Tillage effects on weed communities in an organic winter wheat–sunflower–spelt cropping sequence

Authors


F X Sans, Department of Plant Biology, University of Barcelona, Avda. Diagonal 645, Barcelona 08028, Spain. Tel: (+34) 934339867; Fax: (+34) 934112842; E-mail: fsans@ub.edu

Abstract

Sans FX, Berner A, Armengot L & Mäder P (2011). Tillage effects on weed communities in an organic winter wheat–sunflower–spelt cropping sequence. Weed Research51, 413–421.

Summary

Conservation tillage could provide environmental benefits to organic farming. However, potential weed problems often tend to discourage farmers from adopting it. The effects of tillage (reduced vs. conventional), fertilisation (slurry vs. manure compost) and the application of biodynamic preparations (with and without) on crop yield and on weed cover, diversity and biological attributes were investigated in a cropping sequence of wheat, sunflower and spelt. Total weed cover and perennial cover in reduced tillage treatments were two to three times greater than in conventional treatments.

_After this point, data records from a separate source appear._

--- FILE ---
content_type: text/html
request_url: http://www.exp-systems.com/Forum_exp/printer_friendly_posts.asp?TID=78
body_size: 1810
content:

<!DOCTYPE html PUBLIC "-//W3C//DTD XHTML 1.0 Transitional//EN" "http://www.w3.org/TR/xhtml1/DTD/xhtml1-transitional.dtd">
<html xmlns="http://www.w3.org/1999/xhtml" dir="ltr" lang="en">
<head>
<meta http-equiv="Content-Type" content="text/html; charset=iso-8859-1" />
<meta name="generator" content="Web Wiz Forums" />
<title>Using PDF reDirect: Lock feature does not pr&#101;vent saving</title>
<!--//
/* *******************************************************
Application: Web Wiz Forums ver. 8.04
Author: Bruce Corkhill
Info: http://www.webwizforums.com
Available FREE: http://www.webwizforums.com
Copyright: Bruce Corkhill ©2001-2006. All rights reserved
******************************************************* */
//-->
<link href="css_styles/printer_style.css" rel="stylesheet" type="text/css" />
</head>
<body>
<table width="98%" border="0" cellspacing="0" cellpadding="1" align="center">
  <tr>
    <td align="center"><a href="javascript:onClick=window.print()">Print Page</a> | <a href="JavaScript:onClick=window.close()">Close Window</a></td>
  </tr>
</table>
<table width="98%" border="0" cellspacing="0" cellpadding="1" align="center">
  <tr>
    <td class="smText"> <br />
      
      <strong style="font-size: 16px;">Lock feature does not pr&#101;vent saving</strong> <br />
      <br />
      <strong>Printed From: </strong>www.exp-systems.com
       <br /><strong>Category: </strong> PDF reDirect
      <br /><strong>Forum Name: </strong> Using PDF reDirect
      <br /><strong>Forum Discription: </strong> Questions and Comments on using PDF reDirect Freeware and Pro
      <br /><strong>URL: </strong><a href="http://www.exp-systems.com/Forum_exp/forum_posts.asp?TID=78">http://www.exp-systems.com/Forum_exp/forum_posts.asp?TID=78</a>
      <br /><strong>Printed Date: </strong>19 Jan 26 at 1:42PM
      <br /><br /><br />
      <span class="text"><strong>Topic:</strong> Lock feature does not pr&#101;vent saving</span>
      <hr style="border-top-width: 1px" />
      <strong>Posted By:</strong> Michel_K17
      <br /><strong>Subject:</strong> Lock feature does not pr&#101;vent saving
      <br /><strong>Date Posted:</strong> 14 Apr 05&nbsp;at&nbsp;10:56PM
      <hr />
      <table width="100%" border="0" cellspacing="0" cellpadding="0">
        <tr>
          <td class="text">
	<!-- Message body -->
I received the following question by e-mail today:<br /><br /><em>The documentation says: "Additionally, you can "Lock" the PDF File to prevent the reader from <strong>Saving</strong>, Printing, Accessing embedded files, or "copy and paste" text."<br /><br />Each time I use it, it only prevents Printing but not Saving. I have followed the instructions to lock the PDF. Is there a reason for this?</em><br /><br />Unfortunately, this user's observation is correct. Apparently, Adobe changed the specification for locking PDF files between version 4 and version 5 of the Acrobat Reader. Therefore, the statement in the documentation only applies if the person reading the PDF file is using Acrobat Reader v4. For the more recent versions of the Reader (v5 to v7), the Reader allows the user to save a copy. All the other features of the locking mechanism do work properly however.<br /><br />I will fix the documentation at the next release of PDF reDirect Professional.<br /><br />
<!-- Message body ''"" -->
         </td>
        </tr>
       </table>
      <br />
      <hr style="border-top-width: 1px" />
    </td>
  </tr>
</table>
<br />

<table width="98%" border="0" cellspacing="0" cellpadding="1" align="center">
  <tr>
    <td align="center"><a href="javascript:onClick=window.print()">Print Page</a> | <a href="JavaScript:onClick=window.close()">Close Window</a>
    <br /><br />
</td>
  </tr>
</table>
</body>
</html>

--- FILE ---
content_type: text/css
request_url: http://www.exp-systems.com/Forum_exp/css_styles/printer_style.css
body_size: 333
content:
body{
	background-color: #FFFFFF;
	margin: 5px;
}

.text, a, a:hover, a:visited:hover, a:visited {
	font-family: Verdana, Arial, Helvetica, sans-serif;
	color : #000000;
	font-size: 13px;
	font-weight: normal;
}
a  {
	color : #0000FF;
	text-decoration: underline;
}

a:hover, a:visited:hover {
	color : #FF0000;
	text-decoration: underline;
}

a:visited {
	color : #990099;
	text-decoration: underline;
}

Monocotyledon cover in reduced tillage was three times that in conventional tillage in spelt, whereas the dicotyledon Stellaria media dominated in sunflower. Weed diversity was similar across treatments, regardless of cereal crop, whereas lower diversity values were observed with reduced tillage in sunflower, because of the dominance of S. media. There was virtually no effect of fertilisation and biodynamic preparations on weed parameters. Although wheat and spelt yield decreased in reduced tillage plots (14% and 8% respectively), the sunflower grain yield was unaffected. Reduced tillage could thus be useful in organic cropping systems but would require proper management of perennial and monocotyledonous weeds, which are often problematic for annual crops.